[START ROWS]
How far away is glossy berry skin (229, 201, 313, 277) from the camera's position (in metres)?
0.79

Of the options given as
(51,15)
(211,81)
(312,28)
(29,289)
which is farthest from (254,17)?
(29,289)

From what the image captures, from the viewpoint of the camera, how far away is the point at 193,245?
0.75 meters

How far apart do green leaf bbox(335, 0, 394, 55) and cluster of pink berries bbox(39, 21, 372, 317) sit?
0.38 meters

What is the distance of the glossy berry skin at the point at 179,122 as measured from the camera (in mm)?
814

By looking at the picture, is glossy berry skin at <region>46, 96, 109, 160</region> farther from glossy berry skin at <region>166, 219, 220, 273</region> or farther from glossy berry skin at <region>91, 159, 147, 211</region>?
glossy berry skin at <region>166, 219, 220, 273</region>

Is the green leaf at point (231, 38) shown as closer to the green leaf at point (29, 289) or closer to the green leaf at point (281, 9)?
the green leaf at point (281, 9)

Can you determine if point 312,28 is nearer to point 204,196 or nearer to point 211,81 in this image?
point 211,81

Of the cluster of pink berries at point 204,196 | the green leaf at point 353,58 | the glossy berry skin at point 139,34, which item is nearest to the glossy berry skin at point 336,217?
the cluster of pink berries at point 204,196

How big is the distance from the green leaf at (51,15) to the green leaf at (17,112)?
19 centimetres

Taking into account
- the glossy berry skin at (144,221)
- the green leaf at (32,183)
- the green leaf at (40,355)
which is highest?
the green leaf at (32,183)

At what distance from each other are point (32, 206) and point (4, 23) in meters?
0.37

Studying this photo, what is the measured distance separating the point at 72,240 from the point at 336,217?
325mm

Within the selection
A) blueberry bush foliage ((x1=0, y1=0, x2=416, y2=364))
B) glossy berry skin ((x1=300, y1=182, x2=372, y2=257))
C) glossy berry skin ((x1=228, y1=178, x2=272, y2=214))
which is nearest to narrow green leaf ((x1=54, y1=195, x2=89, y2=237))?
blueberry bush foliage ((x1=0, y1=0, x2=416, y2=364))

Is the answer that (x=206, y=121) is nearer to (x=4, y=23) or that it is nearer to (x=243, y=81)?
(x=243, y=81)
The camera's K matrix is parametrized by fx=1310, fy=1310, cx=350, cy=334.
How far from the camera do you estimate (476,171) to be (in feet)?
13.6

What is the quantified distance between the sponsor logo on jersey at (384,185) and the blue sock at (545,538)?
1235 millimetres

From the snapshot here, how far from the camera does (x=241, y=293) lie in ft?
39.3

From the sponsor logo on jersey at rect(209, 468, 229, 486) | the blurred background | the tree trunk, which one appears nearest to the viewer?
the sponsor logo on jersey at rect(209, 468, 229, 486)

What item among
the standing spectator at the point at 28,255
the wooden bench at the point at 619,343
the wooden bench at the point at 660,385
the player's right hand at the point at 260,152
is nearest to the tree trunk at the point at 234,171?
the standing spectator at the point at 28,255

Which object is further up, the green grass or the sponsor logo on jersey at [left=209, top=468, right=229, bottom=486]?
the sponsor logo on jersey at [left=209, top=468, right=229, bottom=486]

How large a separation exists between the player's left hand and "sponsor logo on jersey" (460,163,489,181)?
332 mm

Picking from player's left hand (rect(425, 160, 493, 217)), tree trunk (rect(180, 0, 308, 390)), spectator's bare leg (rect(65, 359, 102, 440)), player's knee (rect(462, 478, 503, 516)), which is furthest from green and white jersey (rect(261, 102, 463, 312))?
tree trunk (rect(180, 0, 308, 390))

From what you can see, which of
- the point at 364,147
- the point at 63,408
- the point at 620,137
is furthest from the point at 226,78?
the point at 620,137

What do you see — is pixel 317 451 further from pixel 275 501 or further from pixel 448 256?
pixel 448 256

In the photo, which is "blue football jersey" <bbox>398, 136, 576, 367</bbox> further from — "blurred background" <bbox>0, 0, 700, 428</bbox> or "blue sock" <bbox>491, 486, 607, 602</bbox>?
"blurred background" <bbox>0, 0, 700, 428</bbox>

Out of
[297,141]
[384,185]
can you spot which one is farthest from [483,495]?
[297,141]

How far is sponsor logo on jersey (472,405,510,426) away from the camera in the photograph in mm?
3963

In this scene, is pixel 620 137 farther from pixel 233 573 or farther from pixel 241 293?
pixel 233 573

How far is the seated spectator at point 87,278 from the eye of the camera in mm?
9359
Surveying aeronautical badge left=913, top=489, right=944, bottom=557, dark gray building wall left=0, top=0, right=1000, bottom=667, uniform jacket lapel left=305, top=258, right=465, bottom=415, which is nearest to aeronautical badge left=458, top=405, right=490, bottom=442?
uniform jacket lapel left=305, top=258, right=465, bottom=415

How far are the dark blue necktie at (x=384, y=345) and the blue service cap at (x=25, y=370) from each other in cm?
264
[END ROWS]
Could you pull out every line of the records that contains the string "background" and copy each one in full?

→ FINAL RESULT:
From the sponsor logo on jersey at rect(209, 468, 229, 486) | the blurred background | the tree trunk, which one appears nearest to the viewer?
In the photo, which is "blue football jersey" <bbox>398, 136, 576, 367</bbox> further from — "blurred background" <bbox>0, 0, 700, 428</bbox> or "blue sock" <bbox>491, 486, 607, 602</bbox>?
"blurred background" <bbox>0, 0, 700, 428</bbox>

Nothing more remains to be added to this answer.